> For the complete documentation index, see [llms.txt](https://docs.basednut.com/llms.txt). Markdown versions of documentation pages are available by appending `.md` to page URLs; this page is available as [Markdown](https://docs.basednut.com/based-nut/the-orchard/nested-nut-tokens/nested-arbitrage-dynamics.md).
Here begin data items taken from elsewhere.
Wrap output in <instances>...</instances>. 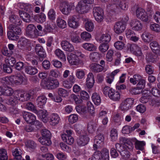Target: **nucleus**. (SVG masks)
Instances as JSON below:
<instances>
[{
  "instance_id": "1",
  "label": "nucleus",
  "mask_w": 160,
  "mask_h": 160,
  "mask_svg": "<svg viewBox=\"0 0 160 160\" xmlns=\"http://www.w3.org/2000/svg\"><path fill=\"white\" fill-rule=\"evenodd\" d=\"M78 57L82 58L85 59L86 56L78 50H75L74 53H71L67 57V59L70 64L71 65H78L80 63Z\"/></svg>"
},
{
  "instance_id": "2",
  "label": "nucleus",
  "mask_w": 160,
  "mask_h": 160,
  "mask_svg": "<svg viewBox=\"0 0 160 160\" xmlns=\"http://www.w3.org/2000/svg\"><path fill=\"white\" fill-rule=\"evenodd\" d=\"M8 80L12 84L20 85L27 81V78L23 73H19L14 76H12L8 78Z\"/></svg>"
},
{
  "instance_id": "3",
  "label": "nucleus",
  "mask_w": 160,
  "mask_h": 160,
  "mask_svg": "<svg viewBox=\"0 0 160 160\" xmlns=\"http://www.w3.org/2000/svg\"><path fill=\"white\" fill-rule=\"evenodd\" d=\"M26 33L27 35L31 38H37L40 34L36 26L32 24L28 25L26 28Z\"/></svg>"
},
{
  "instance_id": "4",
  "label": "nucleus",
  "mask_w": 160,
  "mask_h": 160,
  "mask_svg": "<svg viewBox=\"0 0 160 160\" xmlns=\"http://www.w3.org/2000/svg\"><path fill=\"white\" fill-rule=\"evenodd\" d=\"M44 86L48 89H54L58 87L59 83L56 79L50 77H48L44 80Z\"/></svg>"
},
{
  "instance_id": "5",
  "label": "nucleus",
  "mask_w": 160,
  "mask_h": 160,
  "mask_svg": "<svg viewBox=\"0 0 160 160\" xmlns=\"http://www.w3.org/2000/svg\"><path fill=\"white\" fill-rule=\"evenodd\" d=\"M148 23L147 21H131L129 24L133 30L138 31L141 30L143 26H147Z\"/></svg>"
},
{
  "instance_id": "6",
  "label": "nucleus",
  "mask_w": 160,
  "mask_h": 160,
  "mask_svg": "<svg viewBox=\"0 0 160 160\" xmlns=\"http://www.w3.org/2000/svg\"><path fill=\"white\" fill-rule=\"evenodd\" d=\"M134 99L133 98H128L125 99L121 103L120 109L124 112L128 111L131 108Z\"/></svg>"
},
{
  "instance_id": "7",
  "label": "nucleus",
  "mask_w": 160,
  "mask_h": 160,
  "mask_svg": "<svg viewBox=\"0 0 160 160\" xmlns=\"http://www.w3.org/2000/svg\"><path fill=\"white\" fill-rule=\"evenodd\" d=\"M128 21H119L116 22L114 27V30L117 33H120L126 29Z\"/></svg>"
},
{
  "instance_id": "8",
  "label": "nucleus",
  "mask_w": 160,
  "mask_h": 160,
  "mask_svg": "<svg viewBox=\"0 0 160 160\" xmlns=\"http://www.w3.org/2000/svg\"><path fill=\"white\" fill-rule=\"evenodd\" d=\"M89 7L84 1H80L76 7L77 11L79 13H83L87 12L88 11Z\"/></svg>"
},
{
  "instance_id": "9",
  "label": "nucleus",
  "mask_w": 160,
  "mask_h": 160,
  "mask_svg": "<svg viewBox=\"0 0 160 160\" xmlns=\"http://www.w3.org/2000/svg\"><path fill=\"white\" fill-rule=\"evenodd\" d=\"M93 15L96 20H101L104 19L103 11L99 7H95L93 9Z\"/></svg>"
},
{
  "instance_id": "10",
  "label": "nucleus",
  "mask_w": 160,
  "mask_h": 160,
  "mask_svg": "<svg viewBox=\"0 0 160 160\" xmlns=\"http://www.w3.org/2000/svg\"><path fill=\"white\" fill-rule=\"evenodd\" d=\"M22 115L25 121L29 123H32L36 119L35 116L30 112L23 111L22 112Z\"/></svg>"
},
{
  "instance_id": "11",
  "label": "nucleus",
  "mask_w": 160,
  "mask_h": 160,
  "mask_svg": "<svg viewBox=\"0 0 160 160\" xmlns=\"http://www.w3.org/2000/svg\"><path fill=\"white\" fill-rule=\"evenodd\" d=\"M72 7V5H70L66 2H64L61 4L60 9L62 13L65 15H68L71 11Z\"/></svg>"
},
{
  "instance_id": "12",
  "label": "nucleus",
  "mask_w": 160,
  "mask_h": 160,
  "mask_svg": "<svg viewBox=\"0 0 160 160\" xmlns=\"http://www.w3.org/2000/svg\"><path fill=\"white\" fill-rule=\"evenodd\" d=\"M72 131L71 130H67L66 133L69 136H68V139H66V134H63L61 135V138L63 141L66 142L67 144L71 145L74 142V140L72 137L71 136L72 134Z\"/></svg>"
},
{
  "instance_id": "13",
  "label": "nucleus",
  "mask_w": 160,
  "mask_h": 160,
  "mask_svg": "<svg viewBox=\"0 0 160 160\" xmlns=\"http://www.w3.org/2000/svg\"><path fill=\"white\" fill-rule=\"evenodd\" d=\"M137 18L142 20H147L148 16L145 10L142 8H138L136 12Z\"/></svg>"
},
{
  "instance_id": "14",
  "label": "nucleus",
  "mask_w": 160,
  "mask_h": 160,
  "mask_svg": "<svg viewBox=\"0 0 160 160\" xmlns=\"http://www.w3.org/2000/svg\"><path fill=\"white\" fill-rule=\"evenodd\" d=\"M89 138L86 134L81 135L77 140V144L79 146H83L86 145L89 141Z\"/></svg>"
},
{
  "instance_id": "15",
  "label": "nucleus",
  "mask_w": 160,
  "mask_h": 160,
  "mask_svg": "<svg viewBox=\"0 0 160 160\" xmlns=\"http://www.w3.org/2000/svg\"><path fill=\"white\" fill-rule=\"evenodd\" d=\"M20 99L18 95V91L15 92L13 95L8 99V103L12 106L18 104Z\"/></svg>"
},
{
  "instance_id": "16",
  "label": "nucleus",
  "mask_w": 160,
  "mask_h": 160,
  "mask_svg": "<svg viewBox=\"0 0 160 160\" xmlns=\"http://www.w3.org/2000/svg\"><path fill=\"white\" fill-rule=\"evenodd\" d=\"M61 44L62 49L66 51L71 52L74 50L73 46L67 41H62L61 42Z\"/></svg>"
},
{
  "instance_id": "17",
  "label": "nucleus",
  "mask_w": 160,
  "mask_h": 160,
  "mask_svg": "<svg viewBox=\"0 0 160 160\" xmlns=\"http://www.w3.org/2000/svg\"><path fill=\"white\" fill-rule=\"evenodd\" d=\"M158 58L155 53L148 52L146 56V59L148 62H154L158 60Z\"/></svg>"
},
{
  "instance_id": "18",
  "label": "nucleus",
  "mask_w": 160,
  "mask_h": 160,
  "mask_svg": "<svg viewBox=\"0 0 160 160\" xmlns=\"http://www.w3.org/2000/svg\"><path fill=\"white\" fill-rule=\"evenodd\" d=\"M18 95L20 99V101L24 102L29 100L31 96L32 95L31 93L29 92H25L22 93L18 92Z\"/></svg>"
},
{
  "instance_id": "19",
  "label": "nucleus",
  "mask_w": 160,
  "mask_h": 160,
  "mask_svg": "<svg viewBox=\"0 0 160 160\" xmlns=\"http://www.w3.org/2000/svg\"><path fill=\"white\" fill-rule=\"evenodd\" d=\"M47 98L44 95H41L38 97L36 100L38 106L41 108H42L45 105Z\"/></svg>"
},
{
  "instance_id": "20",
  "label": "nucleus",
  "mask_w": 160,
  "mask_h": 160,
  "mask_svg": "<svg viewBox=\"0 0 160 160\" xmlns=\"http://www.w3.org/2000/svg\"><path fill=\"white\" fill-rule=\"evenodd\" d=\"M110 92L108 97L110 99L114 101H118L120 99V94L118 92L113 89Z\"/></svg>"
},
{
  "instance_id": "21",
  "label": "nucleus",
  "mask_w": 160,
  "mask_h": 160,
  "mask_svg": "<svg viewBox=\"0 0 160 160\" xmlns=\"http://www.w3.org/2000/svg\"><path fill=\"white\" fill-rule=\"evenodd\" d=\"M50 123L52 125H55L58 124L60 118L58 115L56 113H52L50 116Z\"/></svg>"
},
{
  "instance_id": "22",
  "label": "nucleus",
  "mask_w": 160,
  "mask_h": 160,
  "mask_svg": "<svg viewBox=\"0 0 160 160\" xmlns=\"http://www.w3.org/2000/svg\"><path fill=\"white\" fill-rule=\"evenodd\" d=\"M37 112H36L35 113L40 117L41 119L43 122H47L48 121L47 117L48 114L46 110L41 109L39 111L37 110Z\"/></svg>"
},
{
  "instance_id": "23",
  "label": "nucleus",
  "mask_w": 160,
  "mask_h": 160,
  "mask_svg": "<svg viewBox=\"0 0 160 160\" xmlns=\"http://www.w3.org/2000/svg\"><path fill=\"white\" fill-rule=\"evenodd\" d=\"M91 70L95 72H101L103 69V67L99 64L92 63L90 66Z\"/></svg>"
},
{
  "instance_id": "24",
  "label": "nucleus",
  "mask_w": 160,
  "mask_h": 160,
  "mask_svg": "<svg viewBox=\"0 0 160 160\" xmlns=\"http://www.w3.org/2000/svg\"><path fill=\"white\" fill-rule=\"evenodd\" d=\"M142 38L145 42H149L152 40L153 37L152 34L148 32H145L142 35Z\"/></svg>"
},
{
  "instance_id": "25",
  "label": "nucleus",
  "mask_w": 160,
  "mask_h": 160,
  "mask_svg": "<svg viewBox=\"0 0 160 160\" xmlns=\"http://www.w3.org/2000/svg\"><path fill=\"white\" fill-rule=\"evenodd\" d=\"M111 39L110 35L108 34H103L101 36L99 41L101 43L108 44Z\"/></svg>"
},
{
  "instance_id": "26",
  "label": "nucleus",
  "mask_w": 160,
  "mask_h": 160,
  "mask_svg": "<svg viewBox=\"0 0 160 160\" xmlns=\"http://www.w3.org/2000/svg\"><path fill=\"white\" fill-rule=\"evenodd\" d=\"M25 72L29 75H34L38 72V70L34 67L27 66L25 67Z\"/></svg>"
},
{
  "instance_id": "27",
  "label": "nucleus",
  "mask_w": 160,
  "mask_h": 160,
  "mask_svg": "<svg viewBox=\"0 0 160 160\" xmlns=\"http://www.w3.org/2000/svg\"><path fill=\"white\" fill-rule=\"evenodd\" d=\"M85 28L88 32H92L94 28L93 23L91 21H87L85 24Z\"/></svg>"
},
{
  "instance_id": "28",
  "label": "nucleus",
  "mask_w": 160,
  "mask_h": 160,
  "mask_svg": "<svg viewBox=\"0 0 160 160\" xmlns=\"http://www.w3.org/2000/svg\"><path fill=\"white\" fill-rule=\"evenodd\" d=\"M82 47L85 49L89 51H93L96 50V47L90 43H85L82 45Z\"/></svg>"
},
{
  "instance_id": "29",
  "label": "nucleus",
  "mask_w": 160,
  "mask_h": 160,
  "mask_svg": "<svg viewBox=\"0 0 160 160\" xmlns=\"http://www.w3.org/2000/svg\"><path fill=\"white\" fill-rule=\"evenodd\" d=\"M55 53L56 56L60 59L63 61L66 60V57L63 52L60 49H56L55 51Z\"/></svg>"
},
{
  "instance_id": "30",
  "label": "nucleus",
  "mask_w": 160,
  "mask_h": 160,
  "mask_svg": "<svg viewBox=\"0 0 160 160\" xmlns=\"http://www.w3.org/2000/svg\"><path fill=\"white\" fill-rule=\"evenodd\" d=\"M104 140V137L102 134H99L95 136L94 143L102 146Z\"/></svg>"
},
{
  "instance_id": "31",
  "label": "nucleus",
  "mask_w": 160,
  "mask_h": 160,
  "mask_svg": "<svg viewBox=\"0 0 160 160\" xmlns=\"http://www.w3.org/2000/svg\"><path fill=\"white\" fill-rule=\"evenodd\" d=\"M96 128V124L94 122H90L88 124L87 130L89 133H93Z\"/></svg>"
},
{
  "instance_id": "32",
  "label": "nucleus",
  "mask_w": 160,
  "mask_h": 160,
  "mask_svg": "<svg viewBox=\"0 0 160 160\" xmlns=\"http://www.w3.org/2000/svg\"><path fill=\"white\" fill-rule=\"evenodd\" d=\"M92 99L94 104L96 105H99L101 102L99 95L97 93H93L92 97Z\"/></svg>"
},
{
  "instance_id": "33",
  "label": "nucleus",
  "mask_w": 160,
  "mask_h": 160,
  "mask_svg": "<svg viewBox=\"0 0 160 160\" xmlns=\"http://www.w3.org/2000/svg\"><path fill=\"white\" fill-rule=\"evenodd\" d=\"M8 28L9 30H12L16 35H19L21 33V29L18 27L15 26L13 24L10 25Z\"/></svg>"
},
{
  "instance_id": "34",
  "label": "nucleus",
  "mask_w": 160,
  "mask_h": 160,
  "mask_svg": "<svg viewBox=\"0 0 160 160\" xmlns=\"http://www.w3.org/2000/svg\"><path fill=\"white\" fill-rule=\"evenodd\" d=\"M38 140L42 144L45 145H50L52 143L50 138H40Z\"/></svg>"
},
{
  "instance_id": "35",
  "label": "nucleus",
  "mask_w": 160,
  "mask_h": 160,
  "mask_svg": "<svg viewBox=\"0 0 160 160\" xmlns=\"http://www.w3.org/2000/svg\"><path fill=\"white\" fill-rule=\"evenodd\" d=\"M7 36L9 39L12 40H17L19 38V37L12 30L8 32Z\"/></svg>"
},
{
  "instance_id": "36",
  "label": "nucleus",
  "mask_w": 160,
  "mask_h": 160,
  "mask_svg": "<svg viewBox=\"0 0 160 160\" xmlns=\"http://www.w3.org/2000/svg\"><path fill=\"white\" fill-rule=\"evenodd\" d=\"M49 75L51 77L57 78L61 76V73L57 69H52L50 71Z\"/></svg>"
},
{
  "instance_id": "37",
  "label": "nucleus",
  "mask_w": 160,
  "mask_h": 160,
  "mask_svg": "<svg viewBox=\"0 0 160 160\" xmlns=\"http://www.w3.org/2000/svg\"><path fill=\"white\" fill-rule=\"evenodd\" d=\"M80 37L82 40L88 41L91 38L92 36L89 33L86 31H84L81 33Z\"/></svg>"
},
{
  "instance_id": "38",
  "label": "nucleus",
  "mask_w": 160,
  "mask_h": 160,
  "mask_svg": "<svg viewBox=\"0 0 160 160\" xmlns=\"http://www.w3.org/2000/svg\"><path fill=\"white\" fill-rule=\"evenodd\" d=\"M145 143L143 141H140L137 140L135 143V147L137 149L142 150L144 148V146L145 145Z\"/></svg>"
},
{
  "instance_id": "39",
  "label": "nucleus",
  "mask_w": 160,
  "mask_h": 160,
  "mask_svg": "<svg viewBox=\"0 0 160 160\" xmlns=\"http://www.w3.org/2000/svg\"><path fill=\"white\" fill-rule=\"evenodd\" d=\"M2 93H3L5 95L8 96L11 95L13 93L12 89L8 87L4 88L2 87Z\"/></svg>"
},
{
  "instance_id": "40",
  "label": "nucleus",
  "mask_w": 160,
  "mask_h": 160,
  "mask_svg": "<svg viewBox=\"0 0 160 160\" xmlns=\"http://www.w3.org/2000/svg\"><path fill=\"white\" fill-rule=\"evenodd\" d=\"M8 156L7 152L3 148L0 149V160H8Z\"/></svg>"
},
{
  "instance_id": "41",
  "label": "nucleus",
  "mask_w": 160,
  "mask_h": 160,
  "mask_svg": "<svg viewBox=\"0 0 160 160\" xmlns=\"http://www.w3.org/2000/svg\"><path fill=\"white\" fill-rule=\"evenodd\" d=\"M25 108L27 109L32 111L35 113L37 112V110L36 109L34 105L31 102H29L26 104Z\"/></svg>"
},
{
  "instance_id": "42",
  "label": "nucleus",
  "mask_w": 160,
  "mask_h": 160,
  "mask_svg": "<svg viewBox=\"0 0 160 160\" xmlns=\"http://www.w3.org/2000/svg\"><path fill=\"white\" fill-rule=\"evenodd\" d=\"M101 153V158L102 156L104 158V160H109V151L107 149H103Z\"/></svg>"
},
{
  "instance_id": "43",
  "label": "nucleus",
  "mask_w": 160,
  "mask_h": 160,
  "mask_svg": "<svg viewBox=\"0 0 160 160\" xmlns=\"http://www.w3.org/2000/svg\"><path fill=\"white\" fill-rule=\"evenodd\" d=\"M58 93L60 97H66L68 95V91L62 88H59L58 89Z\"/></svg>"
},
{
  "instance_id": "44",
  "label": "nucleus",
  "mask_w": 160,
  "mask_h": 160,
  "mask_svg": "<svg viewBox=\"0 0 160 160\" xmlns=\"http://www.w3.org/2000/svg\"><path fill=\"white\" fill-rule=\"evenodd\" d=\"M113 53V51L111 49H109L108 51L106 58L107 61L111 62L112 61Z\"/></svg>"
},
{
  "instance_id": "45",
  "label": "nucleus",
  "mask_w": 160,
  "mask_h": 160,
  "mask_svg": "<svg viewBox=\"0 0 160 160\" xmlns=\"http://www.w3.org/2000/svg\"><path fill=\"white\" fill-rule=\"evenodd\" d=\"M90 59L93 62H96L99 59V55L98 53L97 52H92L90 54Z\"/></svg>"
},
{
  "instance_id": "46",
  "label": "nucleus",
  "mask_w": 160,
  "mask_h": 160,
  "mask_svg": "<svg viewBox=\"0 0 160 160\" xmlns=\"http://www.w3.org/2000/svg\"><path fill=\"white\" fill-rule=\"evenodd\" d=\"M76 109L78 113L81 114L85 113L87 111L86 108L84 106H77L76 107Z\"/></svg>"
},
{
  "instance_id": "47",
  "label": "nucleus",
  "mask_w": 160,
  "mask_h": 160,
  "mask_svg": "<svg viewBox=\"0 0 160 160\" xmlns=\"http://www.w3.org/2000/svg\"><path fill=\"white\" fill-rule=\"evenodd\" d=\"M68 23L70 27L74 29L77 28L79 25L78 21H68Z\"/></svg>"
},
{
  "instance_id": "48",
  "label": "nucleus",
  "mask_w": 160,
  "mask_h": 160,
  "mask_svg": "<svg viewBox=\"0 0 160 160\" xmlns=\"http://www.w3.org/2000/svg\"><path fill=\"white\" fill-rule=\"evenodd\" d=\"M89 159L90 160H101V152L99 151L95 152L92 158Z\"/></svg>"
},
{
  "instance_id": "49",
  "label": "nucleus",
  "mask_w": 160,
  "mask_h": 160,
  "mask_svg": "<svg viewBox=\"0 0 160 160\" xmlns=\"http://www.w3.org/2000/svg\"><path fill=\"white\" fill-rule=\"evenodd\" d=\"M150 28L152 31L156 32H160V26L158 24L154 23L150 24Z\"/></svg>"
},
{
  "instance_id": "50",
  "label": "nucleus",
  "mask_w": 160,
  "mask_h": 160,
  "mask_svg": "<svg viewBox=\"0 0 160 160\" xmlns=\"http://www.w3.org/2000/svg\"><path fill=\"white\" fill-rule=\"evenodd\" d=\"M85 75V71L82 70L78 69L76 71V76L79 79L83 78Z\"/></svg>"
},
{
  "instance_id": "51",
  "label": "nucleus",
  "mask_w": 160,
  "mask_h": 160,
  "mask_svg": "<svg viewBox=\"0 0 160 160\" xmlns=\"http://www.w3.org/2000/svg\"><path fill=\"white\" fill-rule=\"evenodd\" d=\"M110 137L111 140L114 141L117 139L118 132L117 130L113 129L111 131Z\"/></svg>"
},
{
  "instance_id": "52",
  "label": "nucleus",
  "mask_w": 160,
  "mask_h": 160,
  "mask_svg": "<svg viewBox=\"0 0 160 160\" xmlns=\"http://www.w3.org/2000/svg\"><path fill=\"white\" fill-rule=\"evenodd\" d=\"M26 145L29 149H34L36 147V144L32 141L28 140L26 142Z\"/></svg>"
},
{
  "instance_id": "53",
  "label": "nucleus",
  "mask_w": 160,
  "mask_h": 160,
  "mask_svg": "<svg viewBox=\"0 0 160 160\" xmlns=\"http://www.w3.org/2000/svg\"><path fill=\"white\" fill-rule=\"evenodd\" d=\"M109 48L108 44L102 43L99 47V51L102 52H105Z\"/></svg>"
},
{
  "instance_id": "54",
  "label": "nucleus",
  "mask_w": 160,
  "mask_h": 160,
  "mask_svg": "<svg viewBox=\"0 0 160 160\" xmlns=\"http://www.w3.org/2000/svg\"><path fill=\"white\" fill-rule=\"evenodd\" d=\"M41 133L42 137L50 138L51 134L49 130L46 129H43L41 131Z\"/></svg>"
},
{
  "instance_id": "55",
  "label": "nucleus",
  "mask_w": 160,
  "mask_h": 160,
  "mask_svg": "<svg viewBox=\"0 0 160 160\" xmlns=\"http://www.w3.org/2000/svg\"><path fill=\"white\" fill-rule=\"evenodd\" d=\"M125 44L121 41H117L115 42L114 44L115 47L118 50H122L124 47Z\"/></svg>"
},
{
  "instance_id": "56",
  "label": "nucleus",
  "mask_w": 160,
  "mask_h": 160,
  "mask_svg": "<svg viewBox=\"0 0 160 160\" xmlns=\"http://www.w3.org/2000/svg\"><path fill=\"white\" fill-rule=\"evenodd\" d=\"M19 14L20 17L23 20L28 19L30 17L29 14L22 11H19Z\"/></svg>"
},
{
  "instance_id": "57",
  "label": "nucleus",
  "mask_w": 160,
  "mask_h": 160,
  "mask_svg": "<svg viewBox=\"0 0 160 160\" xmlns=\"http://www.w3.org/2000/svg\"><path fill=\"white\" fill-rule=\"evenodd\" d=\"M78 119V116L77 115L75 114H72L69 116L68 118V121L70 123L73 124L76 122Z\"/></svg>"
},
{
  "instance_id": "58",
  "label": "nucleus",
  "mask_w": 160,
  "mask_h": 160,
  "mask_svg": "<svg viewBox=\"0 0 160 160\" xmlns=\"http://www.w3.org/2000/svg\"><path fill=\"white\" fill-rule=\"evenodd\" d=\"M28 40L25 38H21L18 42V45L21 47H24L27 44Z\"/></svg>"
},
{
  "instance_id": "59",
  "label": "nucleus",
  "mask_w": 160,
  "mask_h": 160,
  "mask_svg": "<svg viewBox=\"0 0 160 160\" xmlns=\"http://www.w3.org/2000/svg\"><path fill=\"white\" fill-rule=\"evenodd\" d=\"M112 90V89L110 88L109 87L105 86L102 89V92L105 96L108 97L109 94L111 93L110 92Z\"/></svg>"
},
{
  "instance_id": "60",
  "label": "nucleus",
  "mask_w": 160,
  "mask_h": 160,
# Nested Arbitrage Dynamics

## SALT as an Example of Arbitrage Dynamics

SALT is a synthetic derivative of NUT, created through the MintClub bonding system. Its issuance is **pegged to NUT**:

$$
\text{Effective SALT Price} = \frac{\text{Locked NUT}}{\text{SALT Minted}}
$$

***

### Arbitrage Coupling

Arbitrage involves three instruments:

* **SALT** (synthetic derivative)
* **NUT** (root asset)
* **USDC** (stable reference)

When SALT’s AMM price diverges from its mint cost (NUT peg), arbitrage opportunities exist.

***

### Market Dynamics

1. **Mint Side**
   * SALT can be minted at a flat bonding curve rate using NUT.
2. **AMM Side**
   * SALT trades against USDC in AMMs like Aerodrome.
   * Price follows the **x·y = k** invariant.

### NUT Locking for SALT

* **Float reduction:** Minting SALT reduces the circulating float of NUT.
* **Feedback:** Less circulating NUT can influence NUT’s own market price.
* **Peg effect:** Because SALT’s peg references NUT, shifts in NUT’s market dynamics flow through to SALT’s implied cost.

***

**Example Spread**

* In this example, SALT is **cheaper on MintClub** than on Aerodrome.
* Arbitrage: mint SALT by locking NUT → sell SALT for USDC.
* This process pushes the AMM price down toward the peg and simultaneously locks NUT in the bonding curve.

### Convergence

Arbitrage ends once the AMM price ≈ peg price. At that point, the arbitrage window becomes narrower.

***

###

SALT shows how synthetic token systems create cross-asset arbitrage. Arbitrage exist only while AMM price diverges from the peg. Arbitrage itself enforces alignment towards a balance.